Quando uma pessoa pública morre por volta dos 100 anos depois de uma vida bem vivida, é natural que a gente se pergunte sobre os segredos de sua longevidade. Quando essa pessoa é a rainha da Inglaterra, então, o interesse tende a ser ainda maior. O que ela teria feito para se manter tão bem, a ponto de cumprir suas funções como chefe de Estado até dois dias antes de falecer aos 96 anos? Nesta semana, durante o longo cerimonial de adeus a Elizabeth II, esse foi um entre os muitos aspectos que chamaram a atenção da imprensa sobre sua trajetória de sete décadas como monarca. Muito se falou sobre seus hábitos saudáveis. Como estudiosa das questões associadas ao bem-estar, quero compartilhar com você, leitor, leitora, o que, acredito, deve ter tido influência determinante sobre sua saúde.
A alimentação, claro, encabeça a lista. De certa maneira, somos o que comemos. Ficaram para trás, perdidos na história, os casos de membros de monarquias conhecidos pelos quilos a mais. Eram tempos em que se confundia saúde com alguma obesidade, como registram tantos quadros retratando rechonchudos reis e rainhas. Consta que Elizabeth II primava pela frugalidade. No almoço e no jantar, dava preferência a peixe ou frango grelhado. O prato principal, servido em pequenas quantidades, vinha acompanhado de legumes ou verduras refogadas, como abobrinha ou espinafre, além de uma salada fresca. Uma dieta, portanto, muito simples, embora equilibrada em termos nutritivos.
“A alimentação, claro, encabeça a lista. De certa maneira, somos o que comemos — inclusive a rainha”
Sua Majestade gostava de uma boa sobremesa e, quando podia escolher — o que é quase sempre o caso quando se é rainha —, optava por tortas de chocolate. Gostava muito de música também. Quando esteve no Brasil, em 1968, se encantou com o apelido e a sonoridade do berimbau na Bahia do compositor Chocolate, na época um vendedor no Mercado Modelo, com quem quebrou o protocolo dando-lhe um abraço, deliciando-se de alegria sem ganhar calorias.
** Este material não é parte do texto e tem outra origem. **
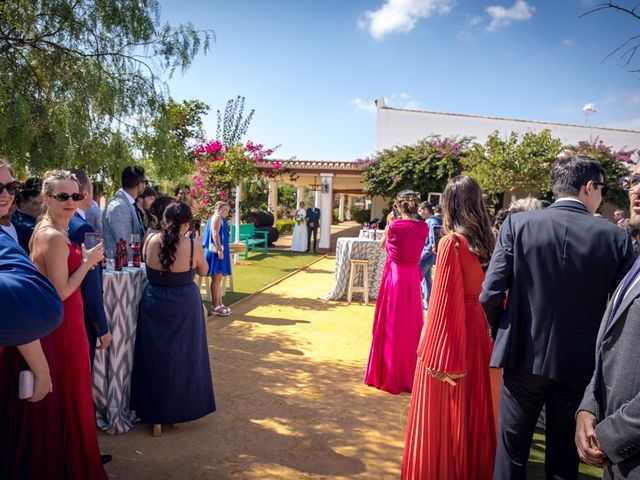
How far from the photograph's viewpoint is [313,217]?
1819cm

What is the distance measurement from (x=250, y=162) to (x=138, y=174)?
948 centimetres

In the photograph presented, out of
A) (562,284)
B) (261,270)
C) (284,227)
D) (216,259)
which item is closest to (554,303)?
(562,284)

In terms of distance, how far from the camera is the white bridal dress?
1834cm

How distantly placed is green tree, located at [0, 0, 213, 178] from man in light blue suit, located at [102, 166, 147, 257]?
2.40ft

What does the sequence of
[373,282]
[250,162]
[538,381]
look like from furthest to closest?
1. [250,162]
2. [373,282]
3. [538,381]

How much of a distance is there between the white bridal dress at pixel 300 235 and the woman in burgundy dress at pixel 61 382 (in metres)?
15.6

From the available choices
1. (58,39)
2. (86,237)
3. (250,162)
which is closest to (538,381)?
(86,237)

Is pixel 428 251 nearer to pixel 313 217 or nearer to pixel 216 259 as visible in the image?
pixel 216 259

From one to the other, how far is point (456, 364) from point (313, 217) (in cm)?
1559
Quanto ao chá da tarde, seu hábito mereceria um capítulo à parte, tal a relevância que tem para a tradição britânica. Não precisava ser rigorosamente às 5, até porque a agenda real, com muitas viagens, nem sempre permitia a pontualidade. Mas devia ser sempre servido — sem açúcar — num ponto equidistante das duas principais refeições, qualquer que fosse o fuso em que ela se encontrasse. Comer pouco em intervalos regulares, como se sabe, ajuda a manter a saúde em dia. Da mesma maneira que tomar alguns drinques diários. Elizabeth II tinha predileção pelo gim, que bebia às vezes ouvindo música, como Cheek to Cheek, com Fred Astaire, uma de suas preferidas.
A atividade física também contribui decisivamente para a vida saudável. Mas ninguém precisa fazer academia. A rainha não fazia. Ela trocava pneu de veículos militares — quando jovem, durante a II Guerra —, cuidava do jardim das residências reais, montava a cavalo ou apenas caminhava pelos terrenos dos castelos de Windsor ou Balmoral. Depois de tanto exercício, dormia pouco mais de oito horas por noite, o necessário e o suficiente para regular o apetite, produzir anticorpos, manter os níveis glicêmicos e estimular a percepção cognitiva.
Pensando bem, são hábitos que não estão associados necessariamente à realeza. Eles estão ao alcance de qualquer um, súdito ou não.